Without the pictures, copy the entries below word for word.

RECORDS SUPPLIED:
=-=-=-=-=
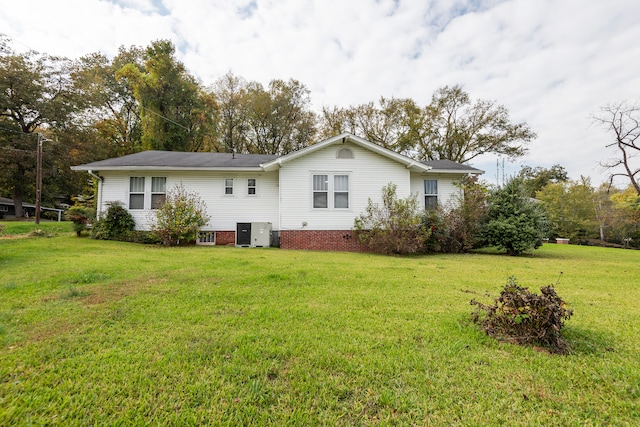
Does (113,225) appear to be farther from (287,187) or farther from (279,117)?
(279,117)

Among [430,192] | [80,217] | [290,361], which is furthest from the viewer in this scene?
[430,192]

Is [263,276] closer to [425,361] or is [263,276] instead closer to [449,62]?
[425,361]

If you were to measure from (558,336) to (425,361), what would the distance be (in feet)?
4.89

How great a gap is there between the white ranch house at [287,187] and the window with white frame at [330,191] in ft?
0.14

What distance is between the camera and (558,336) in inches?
109

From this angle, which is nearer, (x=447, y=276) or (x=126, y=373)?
(x=126, y=373)

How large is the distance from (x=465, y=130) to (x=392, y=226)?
19.2m

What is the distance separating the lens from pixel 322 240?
39.2 feet

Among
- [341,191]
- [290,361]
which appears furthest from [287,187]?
[290,361]

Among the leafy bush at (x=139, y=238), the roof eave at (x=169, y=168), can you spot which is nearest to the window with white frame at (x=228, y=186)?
the roof eave at (x=169, y=168)

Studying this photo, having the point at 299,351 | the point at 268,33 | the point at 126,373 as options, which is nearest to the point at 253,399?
the point at 299,351

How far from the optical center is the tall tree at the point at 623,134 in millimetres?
11336

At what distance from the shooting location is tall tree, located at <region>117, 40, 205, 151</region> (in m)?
22.5

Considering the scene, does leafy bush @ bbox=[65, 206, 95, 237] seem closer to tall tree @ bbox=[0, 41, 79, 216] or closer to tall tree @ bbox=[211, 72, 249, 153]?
tall tree @ bbox=[0, 41, 79, 216]
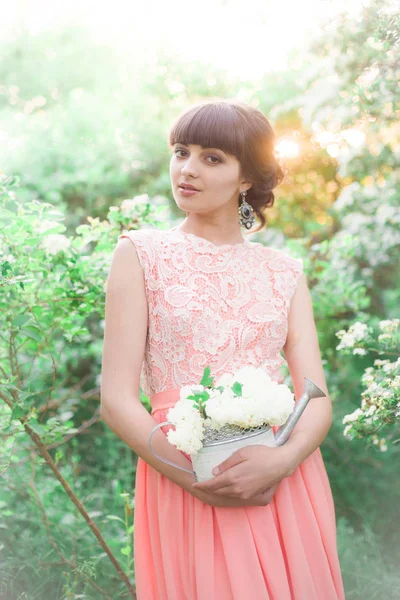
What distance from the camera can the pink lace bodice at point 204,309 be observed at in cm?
189

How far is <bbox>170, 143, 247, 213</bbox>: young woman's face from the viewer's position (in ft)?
6.44

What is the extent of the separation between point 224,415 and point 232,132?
0.93 m

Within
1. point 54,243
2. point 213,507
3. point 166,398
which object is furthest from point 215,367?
point 54,243

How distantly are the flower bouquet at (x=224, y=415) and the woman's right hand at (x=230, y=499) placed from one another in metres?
0.08

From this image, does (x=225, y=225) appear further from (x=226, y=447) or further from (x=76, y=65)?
(x=76, y=65)

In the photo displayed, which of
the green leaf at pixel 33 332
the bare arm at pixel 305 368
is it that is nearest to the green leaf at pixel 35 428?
the green leaf at pixel 33 332

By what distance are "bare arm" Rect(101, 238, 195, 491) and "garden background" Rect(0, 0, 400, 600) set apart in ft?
1.19

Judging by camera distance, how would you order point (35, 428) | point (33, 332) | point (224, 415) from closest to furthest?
1. point (224, 415)
2. point (35, 428)
3. point (33, 332)

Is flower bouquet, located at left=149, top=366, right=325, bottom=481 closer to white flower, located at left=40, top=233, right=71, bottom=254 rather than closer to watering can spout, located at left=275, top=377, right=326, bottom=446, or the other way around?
watering can spout, located at left=275, top=377, right=326, bottom=446

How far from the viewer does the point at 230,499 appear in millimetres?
1690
=-=-=-=-=
SOLUTION FOR THIS TASK:
Does (113,225) appear to be farther from (287,187) or farther from (279,117)?
(279,117)

Among [430,192] | [80,217] | [290,361], which is furthest from the viewer in this scene?
[430,192]

Is [263,276] closer to [425,361] or is [263,276] instead closer to [449,62]?
[425,361]

If you were to measure from (558,336) to (425,361), what would the distance be (in feet)?
4.89

How great a gap is there between the white ranch house at [287,187] and the window with white frame at [330,191] in ft?
0.14

What distance is between the camera and (558,336) in inches?
109

From this angle, which is nearer, (x=447, y=276) or (x=126, y=373)?
(x=126, y=373)

How large is the distance from (x=465, y=130) to (x=392, y=226)?
19.2m

What is the distance separating the lens from pixel 322 240?
39.2 feet

Among
- [341,191]
- [290,361]
which appears furthest from [287,187]?
[290,361]

Among the leafy bush at (x=139, y=238), the roof eave at (x=169, y=168), can you spot which is nearest to the window with white frame at (x=228, y=186)?
the roof eave at (x=169, y=168)

Studying this photo, having the point at 299,351 | the point at 268,33 | the point at 126,373 as options, which is nearest to the point at 253,399?
the point at 299,351

How far from the optical center is the tall tree at the point at 623,134 in millimetres?
11336

At what distance from the shooting location is tall tree, located at <region>117, 40, 205, 151</region> (in m)?
22.5

Considering the scene, does leafy bush @ bbox=[65, 206, 95, 237] seem closer to tall tree @ bbox=[0, 41, 79, 216] or closer to tall tree @ bbox=[211, 72, 249, 153]?
tall tree @ bbox=[0, 41, 79, 216]
What distance from the camera can the pink lace bodice at point 204,309 be observed at in cm?
189

How far is <bbox>170, 143, 247, 213</bbox>: young woman's face from the viewer's position (in ft)?
6.44

What is the extent of the separation between point 224,415 and point 232,132?
0.93 m

Within
1. point 54,243
2. point 213,507
3. point 166,398
which object is furthest from point 215,367?
point 54,243

How distantly are the flower bouquet at (x=224, y=415) and the woman's right hand at (x=230, y=499) placed from one another in metres?
0.08

From this image, does (x=225, y=225) appear further from (x=226, y=447) or further from (x=76, y=65)?
(x=76, y=65)

In the photo displayed, which of
the green leaf at pixel 33 332
the bare arm at pixel 305 368
is it that is nearest to the green leaf at pixel 35 428?
the green leaf at pixel 33 332

By what distance are "bare arm" Rect(101, 238, 195, 491) and "garden background" Rect(0, 0, 400, 600) set apart in ft?
1.19

Judging by camera distance, how would you order point (35, 428) | point (33, 332) | point (224, 415) from closest to furthest?
1. point (224, 415)
2. point (35, 428)
3. point (33, 332)

Is flower bouquet, located at left=149, top=366, right=325, bottom=481 closer to white flower, located at left=40, top=233, right=71, bottom=254 rather than closer to watering can spout, located at left=275, top=377, right=326, bottom=446, or the other way around?
watering can spout, located at left=275, top=377, right=326, bottom=446

How far from the viewer does the point at 230,499 appear in millimetres?
1690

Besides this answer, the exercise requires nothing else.